| Text excerpt |
● ● ● ●

July 1, 2022
Health officials cite need for awareness, prompt care as more monkeypox cases identified in state
The Minnesota Department of Health today identified additional cases of monkeypox virus in Minnesota residents, for a total of six cases.
All of the cases are identified in adults who live in the Twin Cities area. All people with cases thus far have had a history of travel (including domestic travel) or direct contact with someone who traveled recently, but health officials expect that cases due to community spread could be identified soon, as other areas outside of Minnesota have noted spread within their communities. None of the Minnesotans with cases are currently hospitalized and all are receiving medical care and recovering.
While Minnesota’s case numbers are currently low, state health officials believe not all patients with monkeypox have sought testing or assessment by a health care provider and they are concerned that the number of infections could grow rapidly unless people who are at risk for monkeypox take steps to protect themselves, recognize when they may be infected, and seek medical care promptly if they are.
“It’s clear that monkeypox has come to Minnesota,” State Epidemiologist Dr. Ruth Lynfield said. “While our current cases are associated with travel outside Minnesota, we expect we will soon see cases among people that have no travel history or contact with someone who did, indicating that spread within social networks in Minnesota is occurring. We also think that many people with cases nationally are not seeking medical attention and that the number of people experiencing monkeypox is higher than the reported cases. We want to make sure that at-risk Minnesotans and their health care providers are informed about monkeypox – how it spreads, what the symptoms are and how to prevent its spread.”
The virus is spread by close contact, typically skin-to-skin contact with rash, scabs or body fluids or contact with materials that have been contaminated with rash, scabs or body fluids, such as clothing or bedding, or prolonged face-to-face contact. Monkeypox is less infectious than other diseases like COVID-19, measles, chickenpox and influenza; however, it can be easily spread by contact with the skin lesions.
People with monkeypox are sick for about two to four weeks and can spread the virus until their rash is completely healed, meaning until the scabs fall off and new skin appears.

● ● ● ●

| Material shown |
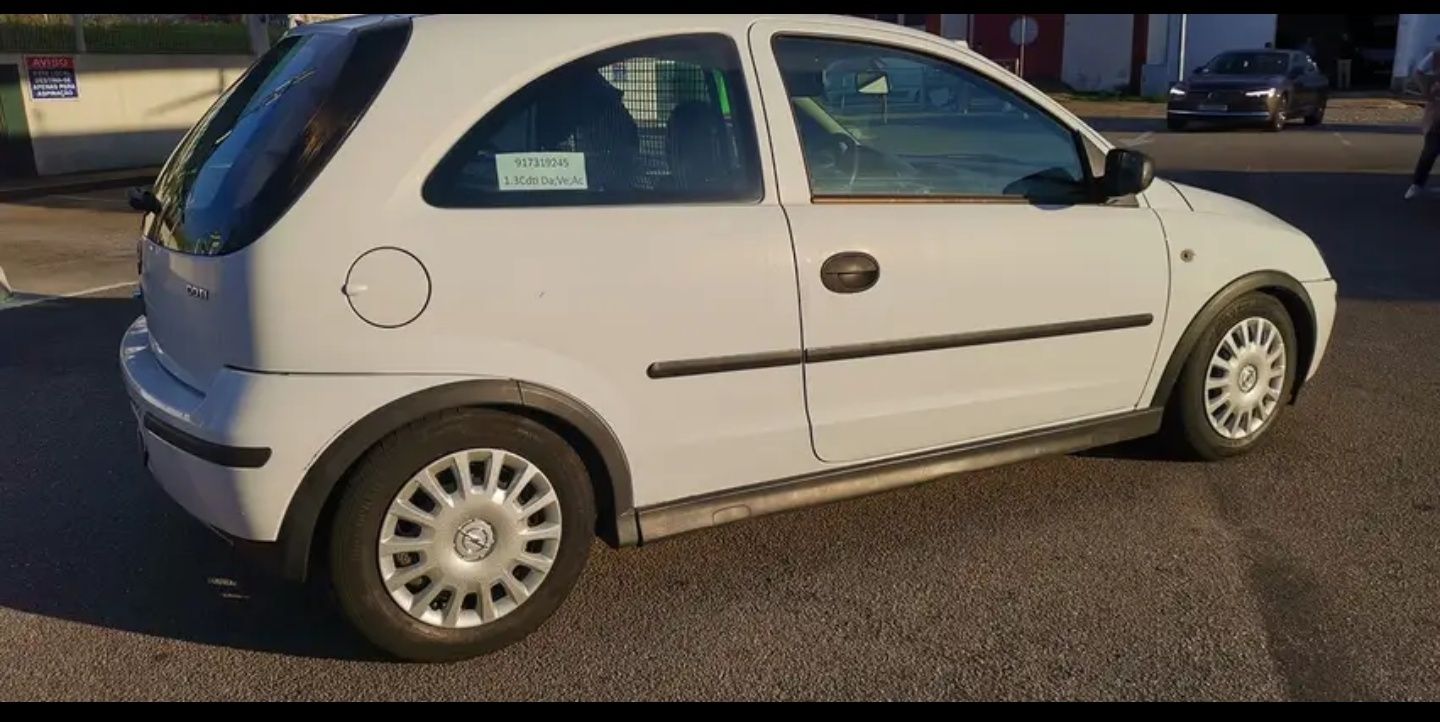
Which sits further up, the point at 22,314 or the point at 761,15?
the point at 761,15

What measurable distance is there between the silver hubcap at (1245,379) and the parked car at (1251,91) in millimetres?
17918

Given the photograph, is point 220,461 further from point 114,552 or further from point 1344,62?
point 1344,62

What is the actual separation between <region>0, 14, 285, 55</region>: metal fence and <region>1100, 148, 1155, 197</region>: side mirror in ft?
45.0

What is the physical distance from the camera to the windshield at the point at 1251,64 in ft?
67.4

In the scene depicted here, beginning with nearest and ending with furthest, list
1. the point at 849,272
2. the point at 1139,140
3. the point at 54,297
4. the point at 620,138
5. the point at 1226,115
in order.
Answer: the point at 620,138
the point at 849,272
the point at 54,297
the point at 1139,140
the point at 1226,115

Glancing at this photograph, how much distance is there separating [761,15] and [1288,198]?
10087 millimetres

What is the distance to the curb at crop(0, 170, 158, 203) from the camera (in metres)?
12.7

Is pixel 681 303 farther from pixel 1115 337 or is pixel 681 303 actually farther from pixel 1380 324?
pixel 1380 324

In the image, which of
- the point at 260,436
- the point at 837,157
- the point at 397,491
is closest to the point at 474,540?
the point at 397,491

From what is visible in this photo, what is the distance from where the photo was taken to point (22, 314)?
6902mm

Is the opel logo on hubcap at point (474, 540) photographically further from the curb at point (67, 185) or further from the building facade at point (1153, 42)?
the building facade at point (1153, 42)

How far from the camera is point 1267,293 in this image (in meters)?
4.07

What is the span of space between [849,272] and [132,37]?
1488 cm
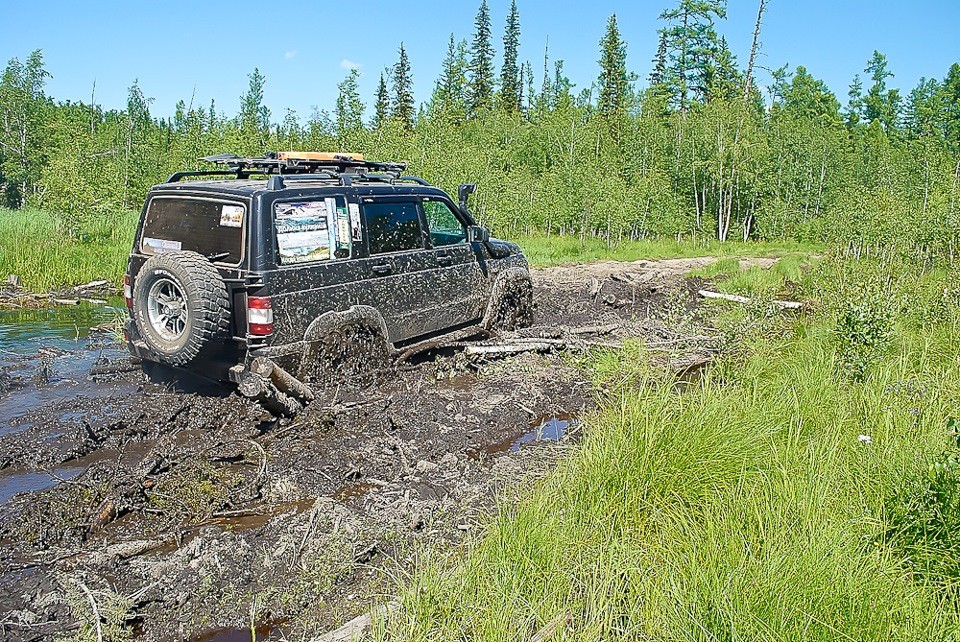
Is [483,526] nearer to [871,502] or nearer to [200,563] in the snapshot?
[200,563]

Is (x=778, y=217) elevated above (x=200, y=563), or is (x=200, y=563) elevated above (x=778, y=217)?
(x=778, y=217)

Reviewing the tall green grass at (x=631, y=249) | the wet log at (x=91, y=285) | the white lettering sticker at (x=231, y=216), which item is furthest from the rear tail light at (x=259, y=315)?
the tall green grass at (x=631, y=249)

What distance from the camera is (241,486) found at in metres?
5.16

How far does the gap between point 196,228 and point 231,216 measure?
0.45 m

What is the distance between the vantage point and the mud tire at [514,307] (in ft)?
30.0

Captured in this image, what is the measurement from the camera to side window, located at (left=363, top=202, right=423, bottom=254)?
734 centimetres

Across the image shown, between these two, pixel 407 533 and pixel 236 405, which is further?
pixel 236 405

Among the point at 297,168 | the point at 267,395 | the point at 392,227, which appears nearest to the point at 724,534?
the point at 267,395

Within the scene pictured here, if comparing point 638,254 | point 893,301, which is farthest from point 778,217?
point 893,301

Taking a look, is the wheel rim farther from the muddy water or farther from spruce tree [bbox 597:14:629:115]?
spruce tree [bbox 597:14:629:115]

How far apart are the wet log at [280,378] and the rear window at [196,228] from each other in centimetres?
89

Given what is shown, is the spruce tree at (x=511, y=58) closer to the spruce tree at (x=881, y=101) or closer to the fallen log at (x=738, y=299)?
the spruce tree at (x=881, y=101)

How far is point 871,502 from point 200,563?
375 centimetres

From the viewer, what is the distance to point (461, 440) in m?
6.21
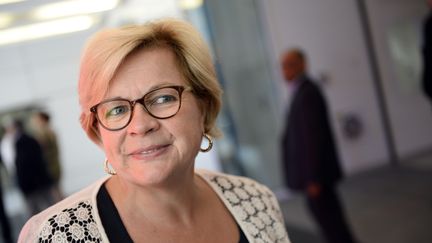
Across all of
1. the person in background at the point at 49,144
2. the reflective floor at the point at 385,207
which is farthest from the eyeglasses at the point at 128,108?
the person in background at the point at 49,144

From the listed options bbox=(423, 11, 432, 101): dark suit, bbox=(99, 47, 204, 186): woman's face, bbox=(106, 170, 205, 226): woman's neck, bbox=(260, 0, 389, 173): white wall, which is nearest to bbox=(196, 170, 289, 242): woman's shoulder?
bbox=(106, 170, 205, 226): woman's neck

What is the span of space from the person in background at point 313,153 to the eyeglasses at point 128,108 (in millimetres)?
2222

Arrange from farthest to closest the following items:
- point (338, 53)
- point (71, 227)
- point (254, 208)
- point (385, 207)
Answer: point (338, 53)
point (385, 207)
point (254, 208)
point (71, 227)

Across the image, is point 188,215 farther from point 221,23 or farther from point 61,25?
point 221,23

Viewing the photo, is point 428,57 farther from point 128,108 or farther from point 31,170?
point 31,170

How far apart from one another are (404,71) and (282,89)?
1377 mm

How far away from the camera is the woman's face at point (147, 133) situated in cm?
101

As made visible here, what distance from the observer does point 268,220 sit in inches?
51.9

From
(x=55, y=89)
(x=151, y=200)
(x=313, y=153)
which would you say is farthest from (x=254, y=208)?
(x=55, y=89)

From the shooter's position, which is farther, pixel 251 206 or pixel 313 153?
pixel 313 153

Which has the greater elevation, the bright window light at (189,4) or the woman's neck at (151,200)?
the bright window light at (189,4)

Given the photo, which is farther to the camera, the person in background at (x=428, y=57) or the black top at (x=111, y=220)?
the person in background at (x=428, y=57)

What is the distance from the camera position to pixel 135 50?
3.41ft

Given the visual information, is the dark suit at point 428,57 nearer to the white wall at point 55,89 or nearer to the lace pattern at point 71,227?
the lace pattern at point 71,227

● ● ● ●

| Exercise requirements |
**A)** List the diseases that the monkeypox news release names as more infectious than monkeypox.
**B)** Reproduce the stretch of the monkeypox news release from "July 1, 2022" through "care and recovering.".
**C)** According to the monkeypox news release, how long are people with monkeypox sick?

| Solutions below |
**A)** COVID-19, measles, chickenpox, influenza

**B)**
July 1, 2022
Health officials cite need for awareness, prompt care as more monkeypox cases identified in state
The Minnesota Department of Health today identified additional cases of monkeypox virus in Minnesota residents, for a total of six cases.
All of the cases are identified in adults who live in the Twin Cities area. All people with cases thus far have had a history of travel (including domestic travel) or direct contact with someone who traveled recently, but health officials expect that cases due to community spread could be identified soon, as other areas outside of Minnesota have noted spread within their communities. None of the Minnesotans with cases are currently hospitalized and all are receiving medical care and recovering.

**C)** About two to four weeks.